Most of the prep is done before he arrives just over an hour before serving, and he has remarkable Zen for a chef working in a totally unfamiliar domestic kitchen.

But while there was no pan throwing or obscene language, there was little compromise on the gastronomic menu, with warmed oysters dressed with celery cream and cured ham to get things going, which felt salty and almost alive.

He might have struggled for space on the kitchen counter plating up for eight, but it didn’t show as he blow-torched a makeshift production line of mackerel fillets.

Startlingly pretty, the fish came with a vibrant chilli and mango salad and blobs of wasabi and mango, which was both delicate and punchy, like being lured into submission and then clinically sparked out.

The main course was a take on a 1970s staple, once the height of sophistication, but now deeply unfashionable duck à l'orange.

A wholesale reimagination from the dish's gaudy origins, Ian blended orange with its brother in colour carrot, with purees of spinach and beetroot mingling with a deep meaty stock, for a vivid Jackson Pollock style canvass of abstract swipes and splashes.

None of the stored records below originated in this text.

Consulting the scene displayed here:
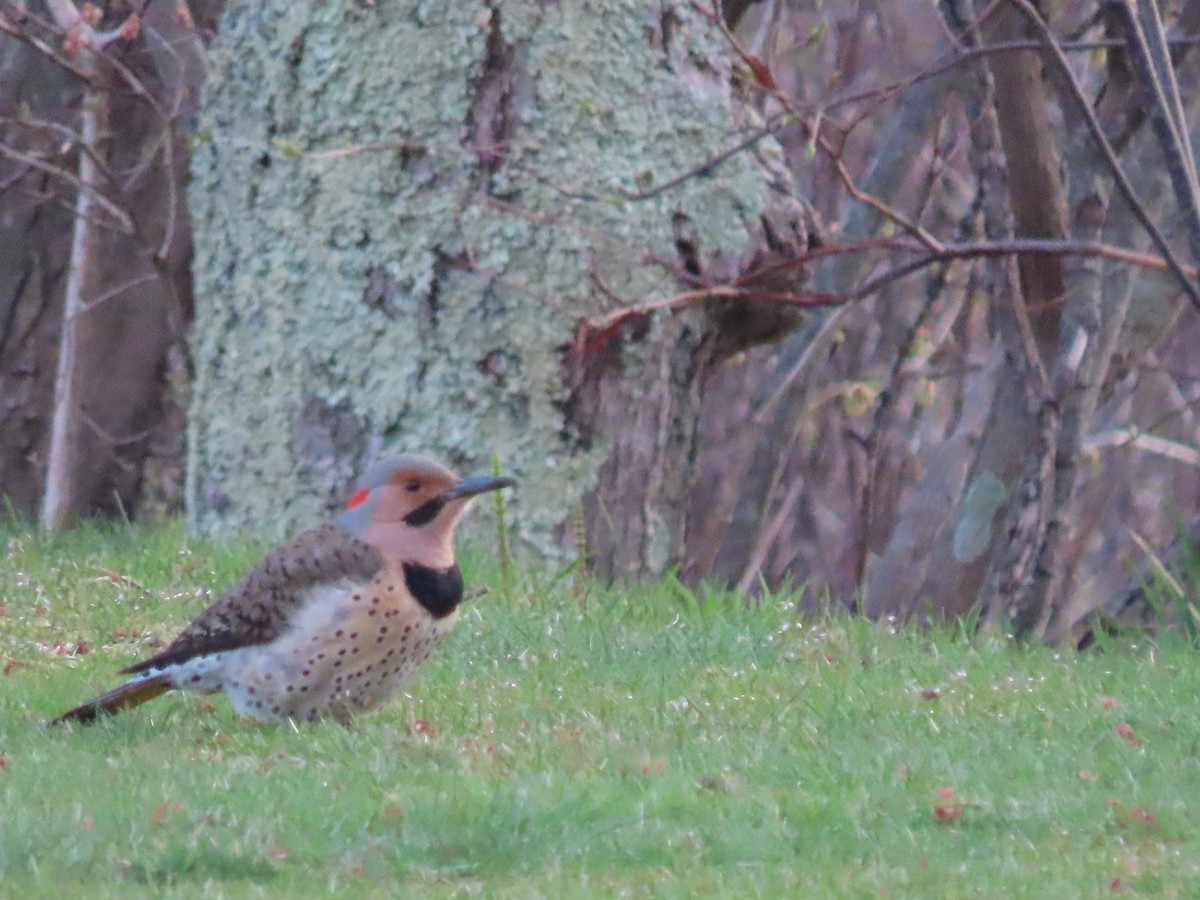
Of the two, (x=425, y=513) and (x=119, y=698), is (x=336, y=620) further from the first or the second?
(x=119, y=698)

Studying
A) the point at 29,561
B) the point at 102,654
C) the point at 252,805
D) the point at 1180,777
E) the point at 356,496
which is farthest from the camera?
the point at 29,561

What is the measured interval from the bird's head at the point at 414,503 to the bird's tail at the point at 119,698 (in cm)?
68

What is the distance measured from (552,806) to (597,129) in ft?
15.9

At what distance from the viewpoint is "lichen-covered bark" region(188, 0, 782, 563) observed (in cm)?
878

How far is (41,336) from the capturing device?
11.7 m

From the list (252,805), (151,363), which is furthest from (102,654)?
(151,363)

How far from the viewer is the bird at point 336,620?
5.62 metres

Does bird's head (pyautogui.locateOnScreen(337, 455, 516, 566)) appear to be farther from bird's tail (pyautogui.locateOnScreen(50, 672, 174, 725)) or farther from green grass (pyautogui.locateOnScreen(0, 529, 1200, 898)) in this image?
bird's tail (pyautogui.locateOnScreen(50, 672, 174, 725))

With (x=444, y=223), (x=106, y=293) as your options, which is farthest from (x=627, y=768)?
(x=106, y=293)

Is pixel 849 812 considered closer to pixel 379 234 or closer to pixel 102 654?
pixel 102 654

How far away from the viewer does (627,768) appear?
5145 mm

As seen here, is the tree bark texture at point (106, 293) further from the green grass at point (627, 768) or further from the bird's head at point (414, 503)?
the bird's head at point (414, 503)

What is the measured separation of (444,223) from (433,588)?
10.9 ft

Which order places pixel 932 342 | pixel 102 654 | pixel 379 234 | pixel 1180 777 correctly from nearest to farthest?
pixel 1180 777
pixel 102 654
pixel 379 234
pixel 932 342
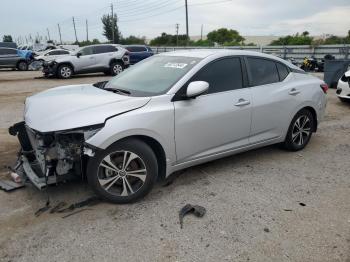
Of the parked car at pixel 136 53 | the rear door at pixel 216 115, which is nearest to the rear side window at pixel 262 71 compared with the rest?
the rear door at pixel 216 115

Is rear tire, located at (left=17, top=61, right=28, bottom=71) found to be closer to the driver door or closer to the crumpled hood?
the driver door

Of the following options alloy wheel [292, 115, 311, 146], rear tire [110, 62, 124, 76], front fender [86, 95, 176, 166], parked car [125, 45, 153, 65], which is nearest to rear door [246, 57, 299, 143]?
alloy wheel [292, 115, 311, 146]

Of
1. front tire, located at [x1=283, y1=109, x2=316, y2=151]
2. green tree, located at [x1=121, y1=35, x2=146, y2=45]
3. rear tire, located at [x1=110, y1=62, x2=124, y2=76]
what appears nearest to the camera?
front tire, located at [x1=283, y1=109, x2=316, y2=151]

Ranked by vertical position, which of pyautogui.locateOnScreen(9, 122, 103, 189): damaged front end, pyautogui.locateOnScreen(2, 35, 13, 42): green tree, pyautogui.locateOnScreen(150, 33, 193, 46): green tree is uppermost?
pyautogui.locateOnScreen(9, 122, 103, 189): damaged front end

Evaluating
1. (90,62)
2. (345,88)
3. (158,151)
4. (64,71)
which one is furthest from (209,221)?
(90,62)

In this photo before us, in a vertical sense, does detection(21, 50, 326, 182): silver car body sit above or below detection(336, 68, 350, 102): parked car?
Answer: above

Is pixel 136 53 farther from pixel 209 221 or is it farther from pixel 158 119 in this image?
pixel 209 221

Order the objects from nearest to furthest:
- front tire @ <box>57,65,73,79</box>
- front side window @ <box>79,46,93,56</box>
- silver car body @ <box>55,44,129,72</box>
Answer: front tire @ <box>57,65,73,79</box>, silver car body @ <box>55,44,129,72</box>, front side window @ <box>79,46,93,56</box>

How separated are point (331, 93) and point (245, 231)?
10.2 m

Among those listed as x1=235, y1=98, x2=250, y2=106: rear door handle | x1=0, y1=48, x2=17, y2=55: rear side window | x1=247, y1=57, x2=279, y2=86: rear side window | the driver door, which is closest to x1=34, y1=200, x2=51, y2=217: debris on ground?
x1=235, y1=98, x2=250, y2=106: rear door handle

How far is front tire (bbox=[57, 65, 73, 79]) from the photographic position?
17438 millimetres

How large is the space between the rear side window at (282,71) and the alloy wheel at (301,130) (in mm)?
682

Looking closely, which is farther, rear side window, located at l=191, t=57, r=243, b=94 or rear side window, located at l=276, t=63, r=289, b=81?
rear side window, located at l=276, t=63, r=289, b=81

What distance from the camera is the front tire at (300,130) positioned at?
546 centimetres
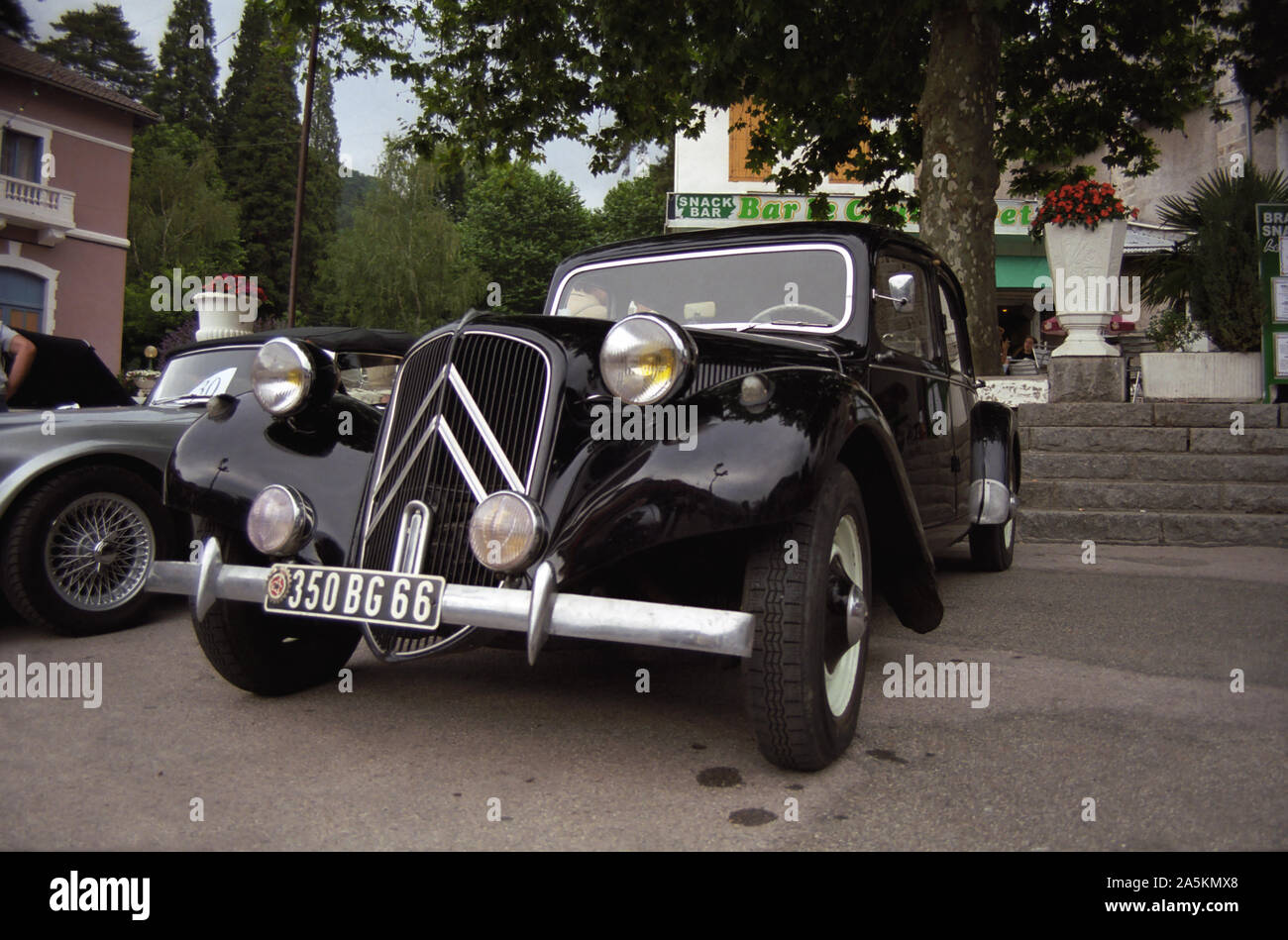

There was more art inspired presentation, this time cubist, for the raspberry baked Alaska, which had perfectly formed lines of jelly subtly perfumed with green tea.

It all had the relaxed informality of a mate's house - which is exactly what it was - with the exceptionally high standards top fine dining restaurants.

The man himself joined us for a beer and a debrief afterwards, and there was a moment of realisation we were not the only first-timers in this situation.

After only recently settling in Brighton, a man of his talents may not be freelancing for long, but there are plenty of other enticing menus available in the area.

Ranging from £39 to £89 for a 'prestige menu', the price may be off-putting for some, but for those with a generous spirit, and a hatred of dinner party stresses, this could be just the celebratory solution.